当センターにおいて、心臓リハビリテーションでFMD測定を開始して約1年が経過した。
運動療法前と運動療法3ヶ月実施後の%FMDは個人でみるとあがった人もあり、ほとんど変化しなかった人もいる。また、中には運動療法前より下がった人もみられる。
運動療法後に%FMDが改善した22例で見てみると、運動療法前と後では統計的有意差はあった。
確かに統計的有意差があり、運動療法が血管内皮機能を改善させることは推測できるが、上記の如く運動療法前より下がったケースも見受けられ、何らかのバイアスが含まれることも示唆され、まだまだ単独で運動療法の効果を判定できるまでには至っていない。
しかしながら、統計的有意差の意味するところは運動療法を含む継続的生活改善の介入により、血管内皮機能の改善が期待され患者のQOL改善に有効であること、それをFMD測定によってモニターできることを意味しているものと考える。
FMD測定は上腕動脈の内径(血管内壁のどの部分を計測するのかはまだまだ議論の余地がある)を超音波診断装置でリニアプローブを用いて計測する。以前はプローブの固定が難しく計測には熟練が必要であったが、固定器具(MIST-100H)が開発され上腕へのプローブの固定は安定し計測に集中することが可能になった。しかしながら患者によってはエコーの特性上血管近位壁の描出が不鮮明で内膜の同定が難しいケースも散見される。計測に適切な血管壁と上腕部位を探し、超音波診断装置の微調整などはまだまだ検査実施者の技量に負うところが大きく、それゆえの計測誤差も存在することは事実である。

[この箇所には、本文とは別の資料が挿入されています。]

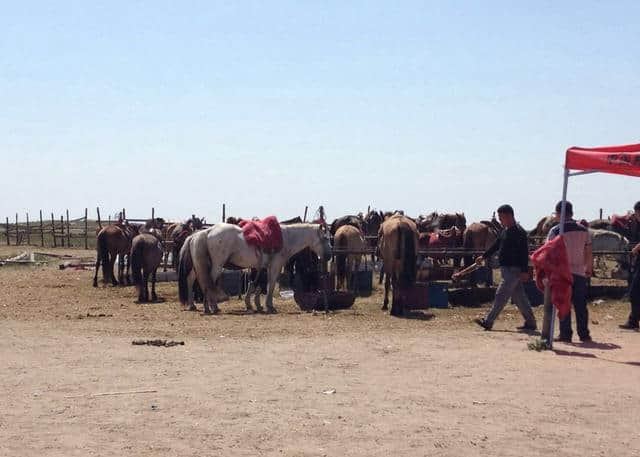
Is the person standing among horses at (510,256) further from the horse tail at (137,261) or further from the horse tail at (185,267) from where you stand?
the horse tail at (137,261)

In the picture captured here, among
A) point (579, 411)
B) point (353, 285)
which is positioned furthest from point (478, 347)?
point (353, 285)

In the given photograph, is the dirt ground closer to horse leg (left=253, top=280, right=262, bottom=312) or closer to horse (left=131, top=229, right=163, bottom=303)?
horse leg (left=253, top=280, right=262, bottom=312)

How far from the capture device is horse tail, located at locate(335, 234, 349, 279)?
19.2 meters

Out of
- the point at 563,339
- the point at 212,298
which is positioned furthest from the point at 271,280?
the point at 563,339

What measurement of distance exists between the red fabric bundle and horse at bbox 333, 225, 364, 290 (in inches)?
317

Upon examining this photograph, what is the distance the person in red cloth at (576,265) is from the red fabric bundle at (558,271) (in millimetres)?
432

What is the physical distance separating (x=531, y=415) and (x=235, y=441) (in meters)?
2.51

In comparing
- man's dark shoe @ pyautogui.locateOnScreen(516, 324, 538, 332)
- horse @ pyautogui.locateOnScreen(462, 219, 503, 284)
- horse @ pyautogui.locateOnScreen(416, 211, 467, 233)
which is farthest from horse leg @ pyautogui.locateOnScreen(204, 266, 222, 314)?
horse @ pyautogui.locateOnScreen(416, 211, 467, 233)

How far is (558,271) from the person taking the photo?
430 inches

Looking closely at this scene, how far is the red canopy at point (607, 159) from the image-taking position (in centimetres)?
1008

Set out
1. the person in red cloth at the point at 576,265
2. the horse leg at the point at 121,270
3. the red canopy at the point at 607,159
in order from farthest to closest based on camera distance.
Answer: the horse leg at the point at 121,270 < the person in red cloth at the point at 576,265 < the red canopy at the point at 607,159

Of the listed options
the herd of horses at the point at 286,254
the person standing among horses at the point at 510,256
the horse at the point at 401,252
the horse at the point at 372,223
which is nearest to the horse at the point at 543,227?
the herd of horses at the point at 286,254

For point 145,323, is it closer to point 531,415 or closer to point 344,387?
point 344,387

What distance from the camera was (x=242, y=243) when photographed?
16.2m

今後、計測誤差を小さくするために施設内での手技の統一や知識・技術の共有化が必要であり、機器のさらなる開発により誰でも容易にFMD測定をすることが可能となれば、多くの施設で測定されるであろう。そして沢山のデータが提供され、心不全や他の心血管疾患患者の予後改善、再発予防に活用されることが期待される。